Luis Manuel OteroPhoto © Rialta

Vidéos associées :

Le Studio Luis Manuel Otero Alcántara a lancé la campagne internationale "Une photo avec Luisma", une invitation à des personnes du monde entier à partager sur les réseaux sociaux des photographies qu'elles ont prises avec l'artiste et prisonnier politique cubain, comme moyen de pression pour exiger sa libération inconditionnelle.

L'initiative survient quelques jours après que l'on ait confirmé qu'Otero Alcántara a mis fin le 6 avril à sa plus récente grève de la faim qui a duré huit jours dans la prison de haute sécurité de Guanajay, dans la province d'Artemisa.

La campagne a été lancée simultanément depuis Miami et Madrid, coordonnée par Yanelys Núñez Leyva et Claudia Genlui Hidalgo, collaboratrices historiques de l'artiste et du Mouvement San Isidro.

Quiconque possède une photographie avec Otero Alcántara — une rencontre fortuite, une exposition ou un simple portrait — est invité à la publier sur ses réseaux sociaux en précisant la date et le lieu où elle a été prise, en utilisant les hashtags #UnePhotoAvecLuisma et #FreeLuisma.
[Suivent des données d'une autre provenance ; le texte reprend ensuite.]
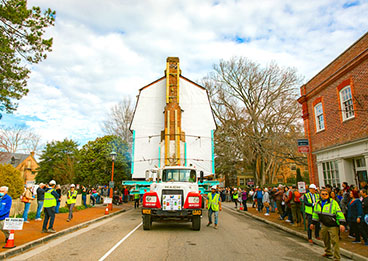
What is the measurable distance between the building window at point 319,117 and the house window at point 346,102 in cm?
205

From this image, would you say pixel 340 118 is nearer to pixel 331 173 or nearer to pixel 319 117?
pixel 319 117

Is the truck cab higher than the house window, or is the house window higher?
the house window

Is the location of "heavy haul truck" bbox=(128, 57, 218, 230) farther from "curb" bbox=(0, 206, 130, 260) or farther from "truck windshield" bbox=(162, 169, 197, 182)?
"curb" bbox=(0, 206, 130, 260)

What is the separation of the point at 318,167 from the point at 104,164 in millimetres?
21028

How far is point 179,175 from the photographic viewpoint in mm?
11867

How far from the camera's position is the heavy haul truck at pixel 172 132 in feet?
47.0

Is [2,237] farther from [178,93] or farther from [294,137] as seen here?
[294,137]

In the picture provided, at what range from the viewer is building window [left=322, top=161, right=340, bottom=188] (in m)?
14.2

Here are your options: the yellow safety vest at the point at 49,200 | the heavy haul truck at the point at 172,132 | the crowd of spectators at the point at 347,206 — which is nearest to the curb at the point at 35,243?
the yellow safety vest at the point at 49,200

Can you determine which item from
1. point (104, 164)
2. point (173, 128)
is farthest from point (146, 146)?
point (104, 164)

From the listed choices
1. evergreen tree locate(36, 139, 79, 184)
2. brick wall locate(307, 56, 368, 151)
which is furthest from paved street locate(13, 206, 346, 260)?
evergreen tree locate(36, 139, 79, 184)

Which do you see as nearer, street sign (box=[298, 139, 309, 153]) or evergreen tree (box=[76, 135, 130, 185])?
street sign (box=[298, 139, 309, 153])

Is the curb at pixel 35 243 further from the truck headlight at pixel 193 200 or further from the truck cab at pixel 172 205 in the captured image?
the truck headlight at pixel 193 200

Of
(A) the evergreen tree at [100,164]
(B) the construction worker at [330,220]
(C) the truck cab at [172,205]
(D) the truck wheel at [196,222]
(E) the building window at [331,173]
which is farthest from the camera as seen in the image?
(A) the evergreen tree at [100,164]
L'objectif, selon le communiqué du Studio, est "de créer un dossier visuel avec ces images et de donner de la visibilité à l'injustice que le régime a commise contre lui".
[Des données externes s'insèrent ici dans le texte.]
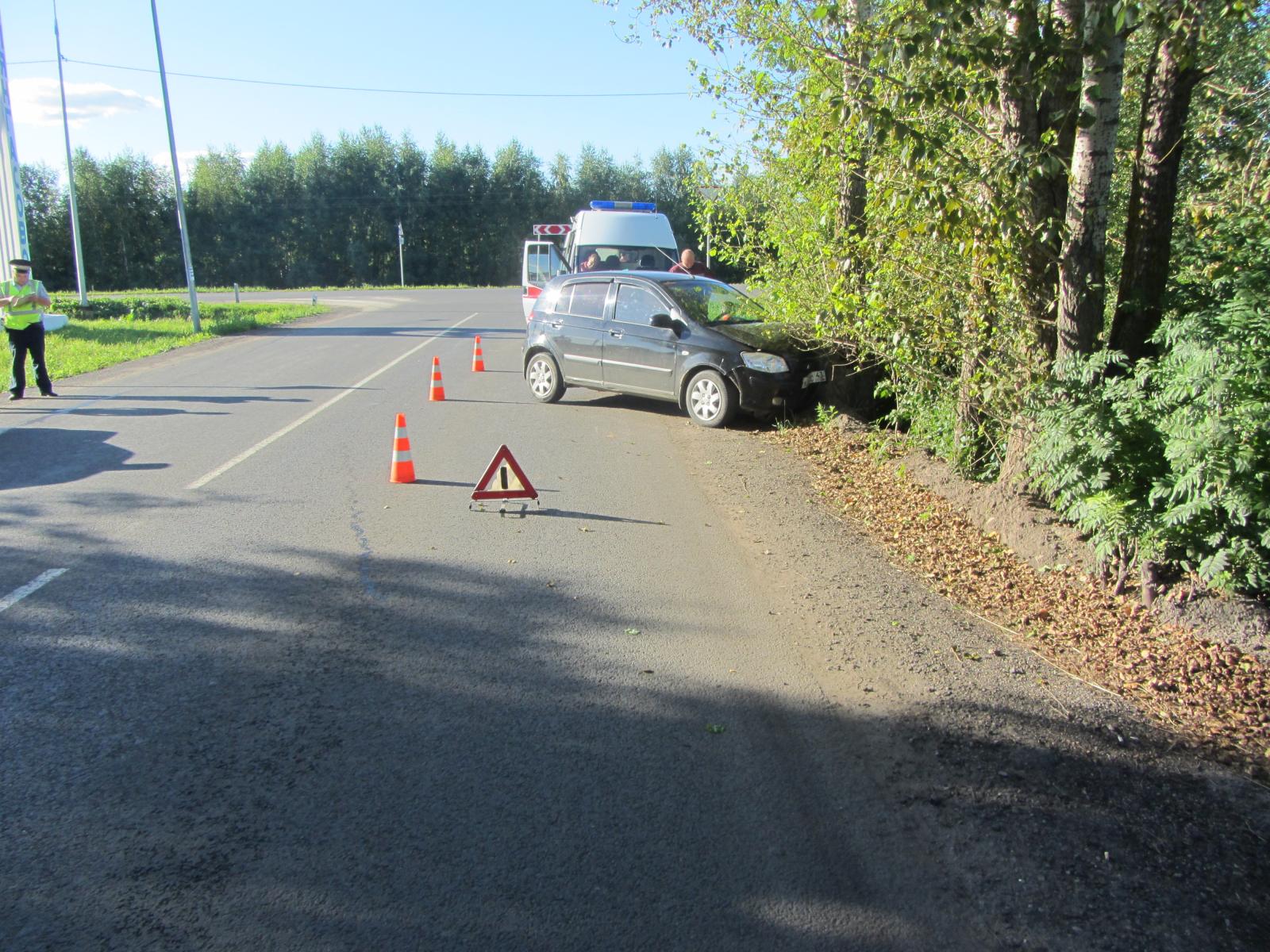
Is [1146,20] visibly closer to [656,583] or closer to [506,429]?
[656,583]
La grève de la faim qui a précédé le lancement de la campagne a été motivée par des menaces directes d'agents du Département 21 de la Sécurité de l'État, qui en mars dernier lui ont dit lors d'une inspection en prison : "On va te tuer ici".
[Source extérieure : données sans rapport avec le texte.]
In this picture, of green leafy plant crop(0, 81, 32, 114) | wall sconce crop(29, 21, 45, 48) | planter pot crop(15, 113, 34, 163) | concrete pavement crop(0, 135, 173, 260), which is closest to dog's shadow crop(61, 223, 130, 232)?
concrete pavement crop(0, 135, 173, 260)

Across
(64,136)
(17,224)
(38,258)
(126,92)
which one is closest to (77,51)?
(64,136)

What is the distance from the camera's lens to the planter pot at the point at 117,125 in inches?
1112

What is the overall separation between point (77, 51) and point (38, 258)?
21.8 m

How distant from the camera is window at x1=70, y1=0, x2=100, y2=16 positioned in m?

Otero Alcántara aussi craignait que sa condamnation soit prolongée illégalement au-delà des cinq ans initialement imposés.

La organisation Cubalex a soutenu que, en ajoutant le temps de détention provisoire et les réductions pour bonne conduite, la peine de l'artiste est déjà purgée, ce qui rend sa détention actuelle illégale.

Le 23 mars, le Tribunal Provincial Populaire d'Artemisa a rejeté une demande de habeas corpus présentée par Cubalex pour exiger sa libération immédiate. Otero Alcántara n'a également pas été inclus dans le gracié présidentiel annoncé par le régime récemment.

L'artiste a été arrêté le 11 juillet 2021 alors qu'il tentait de rejoindre les manifestations historiques du 11J, et a été condamné en juin 2022 à cinq ans de prison pour outrage aux symboles patriotiques, désobéissance et troubles à l'ordre public.

Malgré l'enfermement, il n'a pas cessé de créer : depuis Guanajay, il a développé des séries de dessins comme Payasos, le Portrait au charbon du chat de Schrödinger et la performance Maferefun.

Son cas a generé une large réponse internationale. L'ONU a déclaré son arrestation arbitraire en 2022, Amnesty International le reconnait comme prisonnier de conscience, et plus de 300 personnalités culturelles ont exigé sa libération.

Le 11 juillet prochain, Otero Alcántara aura passé cinq ans en prison, une date que l'Estudio considère comme urgente pour maintenir la pression : "Cette solidarité non seulement aide à exercer une pression sur le régime, mais représente également un grand soutien pour quelqu'un qui est en détention pour des motifs politiques."

Archivé dans :

Équipe éditoriale de CiberCuba

Une équipe de journalistes engagés à informer sur l'actualité cubaine et les sujets d'intérêt mondial. Chez CiberCuba, nous travaillons pour offrir des informations véridiques et des analyses critiques.